Impacts of ultrasound on leaching recovery of zinc from low grade zinc oxide ore

Abstract On the basis of an experiment on ultrasonic enhanced ammonia leaching of low grade zinc oxide ores, the effects of the total ammonia concentration, the ratio between the NH3 concentration (CNH3) and that of ammonium sulfate (NH4)2SO4 (C(NH4)2SO4), and the ultrasound power on zinc leaching rate were studied. The results showed that the leaching efficiency of zinc observably increased with the increase of the total ammonia concentration, and that the ratios between CNH3 and C(NH4)2SO4 can remarkably affect the zinc extraction from the low grade zinc oxide ores.
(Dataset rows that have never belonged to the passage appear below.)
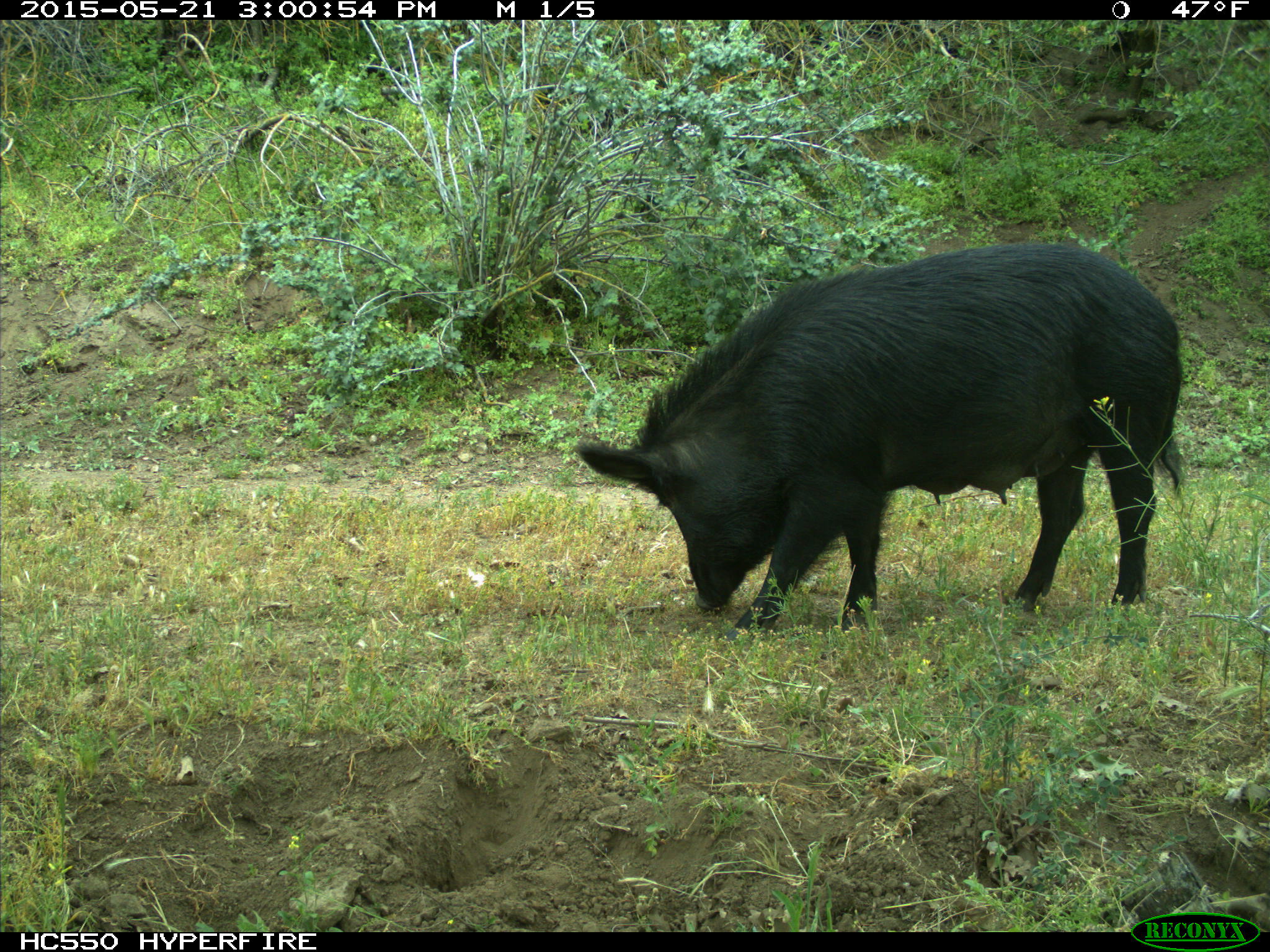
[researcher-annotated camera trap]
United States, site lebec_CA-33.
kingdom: Animalia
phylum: Chordata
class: Mammalia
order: Artiodactyla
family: Suidae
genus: Sus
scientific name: Sus scrofa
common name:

When the ratio between CNH3 and C(NH4)2SO4 is 2 to 1, the leaching rates of zinc are observably improved. The ultrasound can improve the leaching efficiency of zinc, and its effect was especially pronounced when the NH3 concentrations were low. The higher ultrasound power cannot sensibly improve the leaching rate of zinc, but it can improve the leaching speed and shorten the leaching time. Under the optimized conditions - total ammonia concentration of 8 mol/l, ratio between CNH3 and C(NH4)2SO4 of 2 to 1, and ultrasound power of 600 W – 83.33% of zinc is recovered.